Uma Tarde
Não entende a presença dela ali, em plena tarde de
Sábado. Para ela, o Sábado era um dia sagrado. Dormia até tarde. Tomava um
café, ainda com aquela preguicinha do
acordar sem querer e ia despertar realmente,
embalando-se na rede da varanda. Depois, tomava um barril de suco de qualquer
fruta regional e traçava o plano de vôo com possibilidades que iam do passeio à
casa de amigos a uma fugida estratégica para Mosqueiro. O Sábado não tinha hora
pra terminar. Ele lembra que na época da campanha para presidente, tinham uma
turma espertíssíma que fazia a diferença na ‘buxixeata’. Eita! Por aqueles
dias, o Sábado desandava...
Não tinha por que estar ali, naquela tarde. As
pendências estavam todas resolvidas. Nem precisaram de advogado. Foi tudo na santa
paz. Tudo bem divididinho. Ela ficou com o carro, ele com a casa na Pirajá. Ela
levou toda a biblioteca, e ele herdou aquela belezura de discoteca que incluía
aquele disco em vinil, raríssimo, do acreano Sérgio Souto. Tantos anos e não
tinham filhos. Ambos levam a responsabilidade de um exame, que pelo grau de
importância diante das ‘prioridades’, nenhum dos dois, jamais fará. O caso foi
bem resolvido, então, o que a levaria a sua casa numa tarde de Sábado? Ele meio
que surpreso, meio que curioso:
- Mas és tu, mulher? Que ventos te trazem?
Ela, prática, decidida e aparentando pressa:
-Aquelas caixas,
lá no quartinho, Posso dar uma olhadinha?
Ele prestativo, quase que bajulador, indicando o
caminho:
-Claro, claro...
Enquanto ela cavucava por lá, ele buscou na internet,
o último poema do amigo José Miguel Alves. Traga do verso: “O último amigo
arde...” Tenta lembrar o gosto do cigarro. Desiste. Ora, a grande responsável
por ele ter abandonado o maldito vício estava ali, no quartinho dos bagulhos.

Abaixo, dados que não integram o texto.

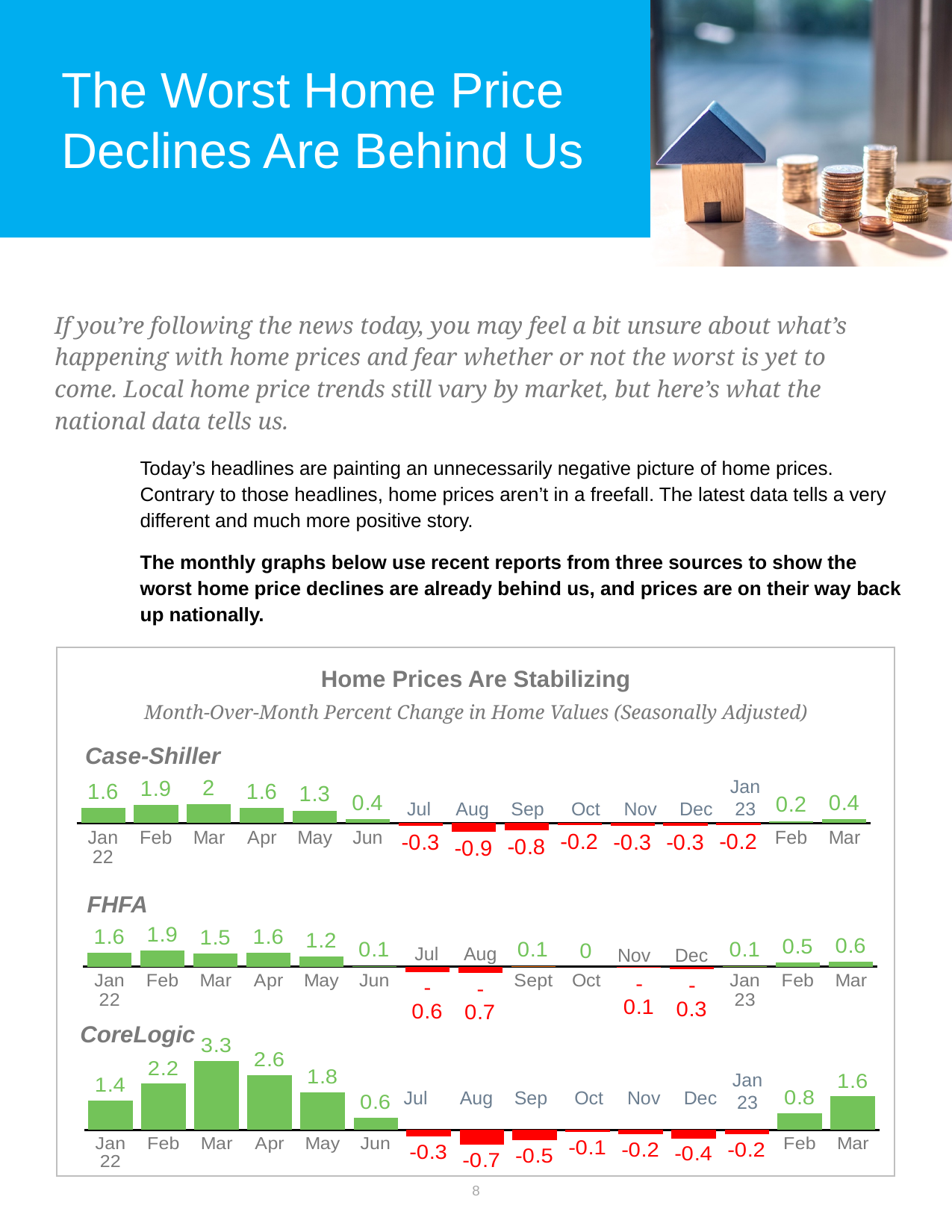
In the FHFA chart, which month has the lowest value? Aug What type of chart is used for the Case-Shiller, FHFA and CoreLogic data? Bar chart In the CoreLogic chart, which is larger, the value for Feb 23 or the value for Mar 23? Mar 23 How many months are plotted in the Case-Shiller chart? 15 In the CoreLogic chart, what is the difference between the Mar 2022 value and the Feb 2022 value? 1.1 What is the subtitle shown under the title 'Home Prices Are Stabilizing'? Month-Over-Month Percent Change in Home Values (Seasonally Adjusted) In the Case-Shiller chart, which month has the highest value? Mar (2022) In the FHFA chart, what is the value for Oct? 0 In the Case-Shiller chart, which month has the lowest value? Aug In the Case-Shiller chart, what is the value for Aug? -0.9 In the FHFA chart, what is the value for Mar 23? 0.6 In the CoreLogic chart, which month has the highest value? Mar (2022)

“Taí, te devo essa”, murmura, talvez tentando reconhecer que a partilha não
fora assim tão justa.
-O quê? – Devolve ela, demonstrando ter ainda os
ouvidos mais sensíveis do mundo, emendando a seguir– Achei, achei!
E vai saindo. Ele a acompanha. Despedem-se com beijinhos.
Três pra casar (oh, não, pra casar, de novo, não!). De repente, um fogo
explodido das profundezas da irracionalidade (aquela irracionalidade do
coração, que eles tanto se orgulhavam de desconhecer), aquele fogo traiçoeiro,
perturbador, se fez num longo beijo. Um beijo adocicado, fértil, um Nilo de
prazer. Que momento!
Tão bom, meu Deus!
Quando os lábios separaram-se constrangidos,
procuraram os seus rumos. Tomaram pé e tornaram daquele mundo impossível de
existir. Abraçaram a lógica das coisas e entenderam tudo.
Ela se refez. Entrou no carro, puxou da bolsa uns
bregueços (umas hastes finas de plástico, de madeira, do tamanho de agulhas de
tricô; atracadores, grampos, aquelas coisas que havia recuperado das caixas), e
com eles tentou prender os cabelos. Ele aproximou o rosto da janela do carro e
confirmou uma opinião antiga:
-Ficas melhor com o cabelo preso.
Não era isso que ele queria dizer. Na verdade nunca
tinha as palavras para definir o prazer de vê-la com os cabelos daquele jeito.
Não sabia dizer bem o “jeito”: preso, não preso. Não de todo solto. Nem preso,
nem solto, sei lá.
Ela, um tanto desconcertada, fez um arranjo rápido com
as hastes de madeira e ai, ai, ali estava a mulher da sua vida, com os cabelos
misteriosamente arrumados do jeito que ele tanto gostava.
Um sorriso foi o sinal da despedida. Ela deu a partida
no carro e saiu para sempre do seu caminho, naquela tarde de Sábado.